▶ _AUSZUG_
··········
Vor allem wenn nicht kühlgefilterte Whiskys abgekühlt werden oder die Lösungsfähigkeit des Alkohols durch Zufügen von Wasser sinkt, ist dieser Schleier zu sehen. Im Video wird anhand einer Flasche bei Zimmertemperatur und einer gekühlten Flasche demonstriert, welchen Einfluss die Temperatur auf die Trübung des Whiskys hat. Wird der Whisky wieder wärmer, verliert er meist die Trübung, da die Mizellen sich auflösen. Es gibt spezielle Fälle, bei denen die Mizellen so stabil werden, dass sie sich nicht wieder auflösen.
··········
▶ _INHALT DER DATEN_
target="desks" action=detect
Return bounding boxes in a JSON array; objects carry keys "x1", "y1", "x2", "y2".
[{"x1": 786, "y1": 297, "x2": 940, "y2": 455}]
··········
▶ _AUFGABENSTELLUNG_
Prüfe, ob diese Aussagen mit dem Auszug über die Trübung von Whisky übereinstimmen, und belege jede Antwort mit einem wörtlichen Zitat: 1. Der Schleier zeigt sich vor allem, wenn nicht kühlgefilterte Whiskys abgekühlt werden. 2. Wird der Whisky wärmer, bleibt die Trübung in jedem Fall erhalten. 3. Im Video werden zwei gekühlte Flaschen miteinander verglichen. Stütze dich dabei allein auf den Auszug.

▶ _LÖSUNG_
1. Ja: „Vor allem wenn nicht kühlgefilterte Whiskys abgekühlt werden oder die Lösungsfähigkeit des Alkohols durch Zufügen von Wasser sinkt, ist dieser Schleier zu sehen.“
2. Nein: „Wird der Whisky wieder wärmer, verliert er meist die Trübung, da die Mizellen sich auflösen.“
3. Nein: „anhand einer Flasche bei Zimmertemperatur und einer gekühlten Flasche“